The older generation, as portrayed by stubborn Protestant Old John Rainey, are far less tolerant of blurred edges than their younger counterparts; John Rainey perceives mixed marriage between Catholics and Protestants emblematic of all that is wrong in the world. His black-and-white perspective is frustrating and inarticulate – he merely believes there to be a vague sort of ‘queer difference between the Catholic and the Protestant’, and suggests that no real common dream or goal can be shared between the two. Yet John Rainey’s front room, which provides the dim, smoky setting for this play, is turned upside down when his son Hugh Rainey wishes to marry Nora, a local Catholic girl. Believing that, ‘half the religion in the world is a disease you get from your father’, Hugh represents a younger generation that is striving for unity, not discord.
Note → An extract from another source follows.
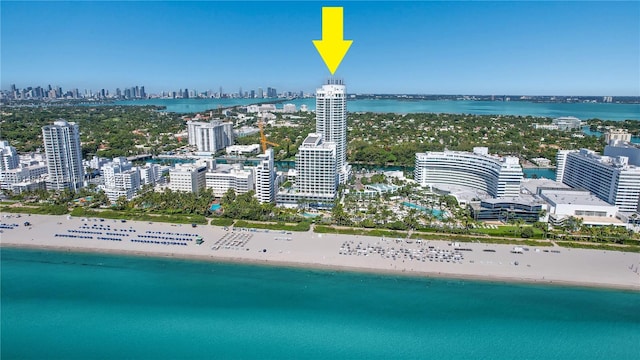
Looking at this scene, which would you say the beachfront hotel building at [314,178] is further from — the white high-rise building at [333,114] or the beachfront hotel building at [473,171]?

stellar acting across the board, solid accents, and astute direction from Sam Yates
Hugh, and his younger brother Tom, expound the idea that, ‘People are the same the world over’, and that many past disputes were caused not by real grievances, but because, ‘some old men lost their tempers’. To say that the dockers’ strike is not a serious proposition to the younger generation would be inaccurate; however, the youth appear to regard the development of tolerance – for other religions, other beliefs, and viewpoints, all in an attempt to promote peace, as the ultimate goal.
Women in Mixed Marriage are confined to the roles of spectators and scullery dwellers, at the mercy of, and providing the bandaid for, the follies of men, and those women that attempt to intervene pay dearly for their efforts. A particularly touching scene between Mrs Rainey – played both comically and movingly by Fiona Victory – and Nora – a naive, passionate Nora-Jane Noone – reveals their helplessness in the face of destructive, ‘headstrong men’. With some stellar acting across the board, solid accents, and astute direction from Sam Yates, the themes in Mixed Marriage are made very real, and applicable, to the conflicts that dominate life in the 21st century.